# PASSAGE CITÉ
────────
Gérard Klein a écrit : sa culture et sa précision
Ils se mettent à être précis... on ne peut plus lutter...
Oncle Joe

Lem

Message par Lem » jeu. déc. 17, 2009 6:51 pm

Je vais commencer par la fin du post de MF, ça me semble plus logique.
Mais si tu continues à prétendre œuvrer pour la reconnaissance du genre par les p'tits gars qui décident, je ne suis pas certain que déterrer le cadavre de Renard pour leur agiter sous le nez soit un moyen efficace. Je crains qu'il ne le regarde que pour ce qu'il est : au mieux un vestige du passé et au pire un fantôme à vite fuir
C'est peut-être une chose que j'ai insuffisamment soulignée dans le débat jusquici : je fais un pari, je ressens quelque chose de flou, de difficile à cerner concernant le problème du déni et j'ai l'intuition qu'il y a quelque chose à faire du côté de l'Histoire (voir plus bas, j'essaie d'élucider ça). Mais ce n'est qu'un pari, sans garantie. Je le fais d'abord pour moi, comme critique et auteur – pour me sentir "davantage chez moi". Que Renard fasse ricaner les prescripteurs m'indiffère, tout comme m'indiffère leur ricanement devant Gernsback : les deux sont structurants pour l'histoire de la SF en France et je n'ai l'intention d'éliminer ni l'un ni l'autre pour entrer dans quelque moule que ce soit. Pas plus que je n'éliminerai le fleuve Noir qui a joué un certain rôle. Pour comprendre la SF, il faut tout prendre comme beaucoup l'ont dit ici. Mais "tout", en France, ça suppose Renard (et le siècle qui le précède). Est-ce plus clair ?
Ce qui, je dois bien le reconnaître, m'enthousiasme moins. Non pas qu'écrire, de nouveau (ça me semble préférable à un malheureux réécrire que j'ai vu passer et qui a dû en troubler, voire en faire fuir plus d'un), l'histoire de la SF ne puisse pas avoir d'intérêt. "Prétendre à avoir un avenir nécessite de connaître son passé et d'accepter vivre dans le présent" disais je ne sais quel soit-disant "philosophe" du petit écran.
L'ambiguité entre "réécrire" et "écrire de nouveau" est significative.
"De nouveau" impliquerait qu'il existe une histoire de la SF en France, ce qui n'est pas le cas. La seule histoire disponible (et ayant apparemment eu assez d'impact, bien que non-savante, pour influencer les rédacteurs de dictionnaires) est entièrement centrée sur le point de vue américain. Il s'agit donc bien de "réécrire", non pas en niant ou falsifiant l'histoire sadoulienne, mais en déplaçant le point de vue pour qu'il rende compte des choses telles qu'elles se sont passés ici, dans l'ordre où elles se sont passées. Les nuances ne sont pas évidentes à poser, j'admets.
────────
Éléments du jeu de données

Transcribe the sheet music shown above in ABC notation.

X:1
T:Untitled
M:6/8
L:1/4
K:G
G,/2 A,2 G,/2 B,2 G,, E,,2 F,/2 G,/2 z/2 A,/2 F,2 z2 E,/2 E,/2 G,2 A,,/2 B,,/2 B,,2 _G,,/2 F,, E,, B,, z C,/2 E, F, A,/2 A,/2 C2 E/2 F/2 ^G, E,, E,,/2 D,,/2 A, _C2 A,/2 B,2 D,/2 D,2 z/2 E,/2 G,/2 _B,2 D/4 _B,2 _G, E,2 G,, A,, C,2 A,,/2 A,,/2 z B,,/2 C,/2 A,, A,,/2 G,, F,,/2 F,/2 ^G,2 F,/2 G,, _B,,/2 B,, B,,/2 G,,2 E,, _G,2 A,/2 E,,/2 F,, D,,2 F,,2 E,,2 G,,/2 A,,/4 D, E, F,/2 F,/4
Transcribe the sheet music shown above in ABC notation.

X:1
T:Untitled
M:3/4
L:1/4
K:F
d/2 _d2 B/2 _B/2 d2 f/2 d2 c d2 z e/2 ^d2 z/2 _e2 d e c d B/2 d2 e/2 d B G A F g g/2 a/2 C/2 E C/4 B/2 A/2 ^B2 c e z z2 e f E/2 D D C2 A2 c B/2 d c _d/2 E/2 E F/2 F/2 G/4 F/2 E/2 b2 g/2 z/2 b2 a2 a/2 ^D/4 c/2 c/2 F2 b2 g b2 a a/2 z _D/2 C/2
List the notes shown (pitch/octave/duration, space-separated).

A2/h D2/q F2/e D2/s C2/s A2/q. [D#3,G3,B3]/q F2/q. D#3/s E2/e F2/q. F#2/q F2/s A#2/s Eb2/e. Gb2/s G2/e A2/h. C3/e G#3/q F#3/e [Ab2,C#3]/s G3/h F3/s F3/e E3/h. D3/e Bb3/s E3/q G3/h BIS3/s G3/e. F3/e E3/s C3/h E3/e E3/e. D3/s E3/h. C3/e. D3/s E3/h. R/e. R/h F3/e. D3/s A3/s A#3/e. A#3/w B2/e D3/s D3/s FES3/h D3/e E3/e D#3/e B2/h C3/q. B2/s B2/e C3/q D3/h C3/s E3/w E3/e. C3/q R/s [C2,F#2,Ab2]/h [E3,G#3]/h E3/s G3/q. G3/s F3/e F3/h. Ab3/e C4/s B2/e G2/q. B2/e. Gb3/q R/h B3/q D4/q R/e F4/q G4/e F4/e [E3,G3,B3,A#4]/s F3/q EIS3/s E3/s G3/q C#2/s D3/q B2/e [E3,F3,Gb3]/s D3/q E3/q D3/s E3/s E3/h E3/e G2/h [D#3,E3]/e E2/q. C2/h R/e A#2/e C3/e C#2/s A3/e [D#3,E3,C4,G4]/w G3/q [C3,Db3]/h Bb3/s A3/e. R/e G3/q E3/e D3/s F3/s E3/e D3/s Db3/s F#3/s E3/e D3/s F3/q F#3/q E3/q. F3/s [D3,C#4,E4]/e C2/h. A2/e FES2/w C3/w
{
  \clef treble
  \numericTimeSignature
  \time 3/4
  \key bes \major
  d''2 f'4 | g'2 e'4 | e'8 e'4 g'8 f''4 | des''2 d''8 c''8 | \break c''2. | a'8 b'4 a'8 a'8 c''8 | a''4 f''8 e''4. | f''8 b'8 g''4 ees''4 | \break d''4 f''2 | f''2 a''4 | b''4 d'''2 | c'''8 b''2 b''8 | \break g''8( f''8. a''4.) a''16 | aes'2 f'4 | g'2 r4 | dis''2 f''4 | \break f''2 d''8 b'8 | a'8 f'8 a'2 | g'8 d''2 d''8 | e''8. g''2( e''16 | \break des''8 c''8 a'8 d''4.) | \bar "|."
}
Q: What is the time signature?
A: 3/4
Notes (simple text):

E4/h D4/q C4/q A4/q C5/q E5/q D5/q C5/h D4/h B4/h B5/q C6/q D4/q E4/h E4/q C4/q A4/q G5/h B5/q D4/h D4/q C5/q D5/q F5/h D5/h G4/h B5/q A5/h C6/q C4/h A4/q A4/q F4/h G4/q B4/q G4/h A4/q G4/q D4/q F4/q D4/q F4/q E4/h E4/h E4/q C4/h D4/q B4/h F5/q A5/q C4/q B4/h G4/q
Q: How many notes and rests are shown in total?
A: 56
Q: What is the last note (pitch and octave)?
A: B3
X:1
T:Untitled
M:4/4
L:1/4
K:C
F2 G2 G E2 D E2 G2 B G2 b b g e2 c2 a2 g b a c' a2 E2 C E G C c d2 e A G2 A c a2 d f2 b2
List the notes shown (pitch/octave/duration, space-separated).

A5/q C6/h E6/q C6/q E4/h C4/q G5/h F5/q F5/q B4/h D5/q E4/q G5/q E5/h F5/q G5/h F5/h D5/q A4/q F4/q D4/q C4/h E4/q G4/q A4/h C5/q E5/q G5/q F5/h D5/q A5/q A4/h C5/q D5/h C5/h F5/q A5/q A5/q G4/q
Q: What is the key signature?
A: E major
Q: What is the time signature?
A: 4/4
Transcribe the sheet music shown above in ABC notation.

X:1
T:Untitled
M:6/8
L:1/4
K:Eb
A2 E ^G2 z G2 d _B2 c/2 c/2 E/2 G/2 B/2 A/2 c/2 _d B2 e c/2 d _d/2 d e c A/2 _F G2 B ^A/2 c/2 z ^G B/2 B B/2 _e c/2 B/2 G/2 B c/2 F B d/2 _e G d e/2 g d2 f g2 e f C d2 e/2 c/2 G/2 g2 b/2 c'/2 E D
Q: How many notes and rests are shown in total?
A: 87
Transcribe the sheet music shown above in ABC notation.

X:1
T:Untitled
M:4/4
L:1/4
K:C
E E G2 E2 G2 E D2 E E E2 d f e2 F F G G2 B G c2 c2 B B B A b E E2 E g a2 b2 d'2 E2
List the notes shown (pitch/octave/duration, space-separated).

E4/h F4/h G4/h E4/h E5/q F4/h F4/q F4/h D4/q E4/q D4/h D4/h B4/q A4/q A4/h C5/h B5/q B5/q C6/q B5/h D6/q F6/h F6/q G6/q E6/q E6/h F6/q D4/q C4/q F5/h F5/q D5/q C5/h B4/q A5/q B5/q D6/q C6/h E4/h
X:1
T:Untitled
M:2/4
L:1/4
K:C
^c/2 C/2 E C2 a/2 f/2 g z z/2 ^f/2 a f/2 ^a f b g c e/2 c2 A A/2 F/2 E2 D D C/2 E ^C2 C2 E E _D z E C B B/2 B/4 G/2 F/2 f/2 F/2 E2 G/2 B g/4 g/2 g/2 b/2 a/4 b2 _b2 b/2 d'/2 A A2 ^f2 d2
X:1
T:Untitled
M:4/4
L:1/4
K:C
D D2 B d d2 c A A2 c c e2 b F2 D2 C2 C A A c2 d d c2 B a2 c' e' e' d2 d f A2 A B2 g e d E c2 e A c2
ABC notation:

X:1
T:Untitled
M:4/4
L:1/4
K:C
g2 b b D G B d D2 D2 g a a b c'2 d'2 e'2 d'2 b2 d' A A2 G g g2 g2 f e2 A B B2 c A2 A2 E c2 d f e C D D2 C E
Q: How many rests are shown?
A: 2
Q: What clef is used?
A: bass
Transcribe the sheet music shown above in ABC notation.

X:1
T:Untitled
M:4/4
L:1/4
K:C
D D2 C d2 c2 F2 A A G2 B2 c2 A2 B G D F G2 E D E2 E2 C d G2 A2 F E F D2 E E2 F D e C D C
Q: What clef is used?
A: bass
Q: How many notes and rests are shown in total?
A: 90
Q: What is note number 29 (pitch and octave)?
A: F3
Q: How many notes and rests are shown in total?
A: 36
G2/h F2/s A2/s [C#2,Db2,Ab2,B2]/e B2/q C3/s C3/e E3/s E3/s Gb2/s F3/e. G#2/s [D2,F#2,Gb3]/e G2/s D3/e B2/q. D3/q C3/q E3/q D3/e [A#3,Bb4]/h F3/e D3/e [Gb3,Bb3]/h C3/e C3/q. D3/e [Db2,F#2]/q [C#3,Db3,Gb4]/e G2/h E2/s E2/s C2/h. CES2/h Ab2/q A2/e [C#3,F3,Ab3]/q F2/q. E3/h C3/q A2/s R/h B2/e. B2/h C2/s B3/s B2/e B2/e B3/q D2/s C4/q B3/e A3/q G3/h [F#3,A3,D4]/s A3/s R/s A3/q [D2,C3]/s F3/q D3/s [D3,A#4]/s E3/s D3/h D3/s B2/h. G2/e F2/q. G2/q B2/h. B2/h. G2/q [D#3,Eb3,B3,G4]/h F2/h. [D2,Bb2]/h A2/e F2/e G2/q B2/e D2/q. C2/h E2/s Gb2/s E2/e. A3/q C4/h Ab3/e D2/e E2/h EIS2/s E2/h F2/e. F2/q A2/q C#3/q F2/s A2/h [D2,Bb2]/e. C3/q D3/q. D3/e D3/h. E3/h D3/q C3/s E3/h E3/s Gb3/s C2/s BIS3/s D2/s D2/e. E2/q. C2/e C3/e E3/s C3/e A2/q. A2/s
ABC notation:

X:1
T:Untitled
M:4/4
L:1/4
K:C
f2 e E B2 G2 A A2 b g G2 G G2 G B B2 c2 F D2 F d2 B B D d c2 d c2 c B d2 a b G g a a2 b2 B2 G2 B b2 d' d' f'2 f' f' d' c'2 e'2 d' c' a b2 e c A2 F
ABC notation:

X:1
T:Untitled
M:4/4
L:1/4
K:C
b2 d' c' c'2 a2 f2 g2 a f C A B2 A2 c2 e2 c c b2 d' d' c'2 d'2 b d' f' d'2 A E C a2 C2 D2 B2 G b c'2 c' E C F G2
────────
# ÉNONCÉ
D'après le passage cité, quel est le point de vue de la seule histoire de la SF disponible en France ?

# SOLUTION
Elle est entièrement centrée sur le point de vue américain.